Find the parent element that has child element that meets certain conditions

Descendant

//h2/a returns anchor element that is direct child of h2, whereas //h2//a returns anchor element that is just child in h2, could be direct or indirect. It is the same as //h2/descendant-or-self::a

The following expression finds the anchor element that is descendant of h2 element and that contains the text Awesome Online Resources for Software Testing.

//h2//a[contains(text(), 'Awesome Online Resources for Software Testing')]

The following expression returns the h2 element that has descendant anchor element that contains the text between the single quotes:

//h2[descendant::a[contains(text(), 'Awesome Online Resources for Software Testing')]]also returns the same h2 element  in our test page as:

//h2[@class='entry-title'][.//descendant::a[contains(text(),'Awesome Online Resources for Software Testing')]]

Parent

//a/parent::article returns the article element that is a parent of an anchor element.

Both single and double quotes could be used in XPath expressions. I personally prefer single quote syntax, because in C# you use double quotes for strings and if you have double quotes in the expression you should escape them in the C# string.

Ancestor

//a/ancestor-or-self::articlereturns the article element that is an ancestor of an anchor element.

Sibling

The following returns div element with partial class entry-summary, which preceding sibling element is with header tag, with exact class entry header.
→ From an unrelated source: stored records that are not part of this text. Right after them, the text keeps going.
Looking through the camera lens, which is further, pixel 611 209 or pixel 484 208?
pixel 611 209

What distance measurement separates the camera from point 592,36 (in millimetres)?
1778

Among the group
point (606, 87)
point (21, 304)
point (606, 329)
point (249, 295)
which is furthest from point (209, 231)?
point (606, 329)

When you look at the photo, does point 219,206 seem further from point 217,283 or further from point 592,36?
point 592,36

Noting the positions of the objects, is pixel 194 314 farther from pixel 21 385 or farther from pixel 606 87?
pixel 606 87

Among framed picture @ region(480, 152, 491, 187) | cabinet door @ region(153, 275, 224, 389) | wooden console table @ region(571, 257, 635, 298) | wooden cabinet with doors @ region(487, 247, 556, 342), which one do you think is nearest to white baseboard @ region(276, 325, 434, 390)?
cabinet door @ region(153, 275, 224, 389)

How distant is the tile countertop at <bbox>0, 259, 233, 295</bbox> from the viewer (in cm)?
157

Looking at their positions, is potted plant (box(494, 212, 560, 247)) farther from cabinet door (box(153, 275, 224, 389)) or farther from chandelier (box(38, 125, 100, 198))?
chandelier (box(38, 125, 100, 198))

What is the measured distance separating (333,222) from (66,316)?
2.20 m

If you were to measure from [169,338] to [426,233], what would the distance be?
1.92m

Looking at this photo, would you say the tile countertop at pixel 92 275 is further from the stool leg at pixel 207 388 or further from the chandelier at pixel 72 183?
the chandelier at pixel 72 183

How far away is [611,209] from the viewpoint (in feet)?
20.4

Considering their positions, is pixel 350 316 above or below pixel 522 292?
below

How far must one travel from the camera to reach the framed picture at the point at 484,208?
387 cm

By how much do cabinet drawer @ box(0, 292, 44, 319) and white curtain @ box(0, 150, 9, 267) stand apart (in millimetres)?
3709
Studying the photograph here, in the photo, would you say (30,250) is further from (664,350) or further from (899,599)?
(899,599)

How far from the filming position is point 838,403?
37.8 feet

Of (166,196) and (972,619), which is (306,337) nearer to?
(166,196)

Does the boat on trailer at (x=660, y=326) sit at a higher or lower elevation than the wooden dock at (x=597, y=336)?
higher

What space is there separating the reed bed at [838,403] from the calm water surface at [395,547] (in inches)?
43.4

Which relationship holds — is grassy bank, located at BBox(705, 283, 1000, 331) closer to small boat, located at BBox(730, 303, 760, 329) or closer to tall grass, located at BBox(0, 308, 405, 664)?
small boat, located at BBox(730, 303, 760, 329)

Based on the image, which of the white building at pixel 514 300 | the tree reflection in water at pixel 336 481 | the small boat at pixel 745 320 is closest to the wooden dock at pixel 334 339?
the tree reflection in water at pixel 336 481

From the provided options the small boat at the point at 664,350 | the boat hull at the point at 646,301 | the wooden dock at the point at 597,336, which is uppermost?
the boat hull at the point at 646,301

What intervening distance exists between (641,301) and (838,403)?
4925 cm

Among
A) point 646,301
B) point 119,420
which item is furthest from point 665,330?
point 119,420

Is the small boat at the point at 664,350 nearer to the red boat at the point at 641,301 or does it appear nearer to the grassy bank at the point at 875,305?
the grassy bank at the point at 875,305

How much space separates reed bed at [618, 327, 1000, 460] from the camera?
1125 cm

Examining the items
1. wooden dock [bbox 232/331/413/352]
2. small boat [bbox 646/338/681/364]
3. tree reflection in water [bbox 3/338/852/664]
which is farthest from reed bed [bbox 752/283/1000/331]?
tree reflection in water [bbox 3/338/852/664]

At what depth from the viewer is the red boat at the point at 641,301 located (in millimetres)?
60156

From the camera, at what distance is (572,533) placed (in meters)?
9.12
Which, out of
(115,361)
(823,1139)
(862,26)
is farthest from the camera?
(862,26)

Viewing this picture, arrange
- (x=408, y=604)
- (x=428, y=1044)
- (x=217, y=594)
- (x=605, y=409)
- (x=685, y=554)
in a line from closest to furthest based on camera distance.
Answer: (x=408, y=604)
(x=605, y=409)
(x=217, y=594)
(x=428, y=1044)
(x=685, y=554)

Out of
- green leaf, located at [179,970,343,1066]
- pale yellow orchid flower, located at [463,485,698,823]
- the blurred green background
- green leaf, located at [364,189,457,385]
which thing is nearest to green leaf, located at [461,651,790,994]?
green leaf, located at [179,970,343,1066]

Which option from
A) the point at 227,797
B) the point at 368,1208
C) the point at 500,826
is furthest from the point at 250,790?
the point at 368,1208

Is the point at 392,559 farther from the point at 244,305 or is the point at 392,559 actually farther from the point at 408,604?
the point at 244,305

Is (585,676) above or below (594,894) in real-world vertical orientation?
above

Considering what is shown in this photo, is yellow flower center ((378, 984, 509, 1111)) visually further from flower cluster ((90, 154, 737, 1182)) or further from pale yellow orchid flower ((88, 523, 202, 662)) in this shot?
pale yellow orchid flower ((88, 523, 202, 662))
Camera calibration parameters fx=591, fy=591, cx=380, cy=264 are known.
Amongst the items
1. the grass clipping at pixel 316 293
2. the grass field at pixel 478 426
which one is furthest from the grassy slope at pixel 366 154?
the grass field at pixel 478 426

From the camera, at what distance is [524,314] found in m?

//div[contains(@class,'entry-summary')][.//preceding-sibling::header[@class='entry-header']]

//h2/following-sibling::div returns div element that is the following sibling of a h2 element.

Several conditions combinations

Try to predict what will return the following expressions, without looking at the answers a little bit below:

  1. //a[@rel='bookmark'][contains(text(),'Online')]
  2. //div[contains(@class,'content-area')]//a[contains(@href,'online') and contains(text(),'Awesome')]
  3. //header[.//descendant::a[contains(text(),'Highlights') or contains(text(),'Awesome')]]
  4. //article[(contains(@class,'type-post') and contains(@class,'tag-conferences')) or not(contains(@class,'category-resources'))]

Answers:

  1. Returns an anchor element that has attribute rel that equals bookmark AND contains text Online.
  2. The result is an anchor element that has parent div with partial class content-area AND contains partial href online and contains text Awesome.
  3. Returns header element that has descendant anchor element with either text Highlights or Awesome.
  4. As a result 7 article elements are returned that meet the three class predicates – two positive and one negative.

Test XPath Expressions

You can use browser developer console, browser plugin or online resources to test your XPath expressions.

Most of the time I test XPath expressions in the Chrome developer console. In order to do this, follow the steps:

  1. Open in Chrome the page used in this article for testing expressions https://qamag.net/wp-content/uploads/2017/12/XPath-Test-Page.html  or any other page you want to test with.
  2. Press F12.
  3. Ensure you are at Elements Tab (It is shown by Default).
  4. Press Ctrl+F.
  5. Enter or paste your expression in the input that appears, and if there is a match, the first element that is matched will be colored in yellow.

Test XPath Expression Chrome Dev Console

Relative XPath Helper and XPath Helper are useful and easy to use Chrome extensions for testing and generating of XPath expressions with simple mouse clicks.

You can also test online expressions on https://scrapinghub.github.io/xpath-playground/ or on https://www.freeformatter.com/xpath-tester.html.

Summary

XPath expressions add flexibility in locating elements. Usually there is more than one expression, that is readable, flexible and identifies uniquely an element. We need this in order to have stable and easy to maintain automation tests.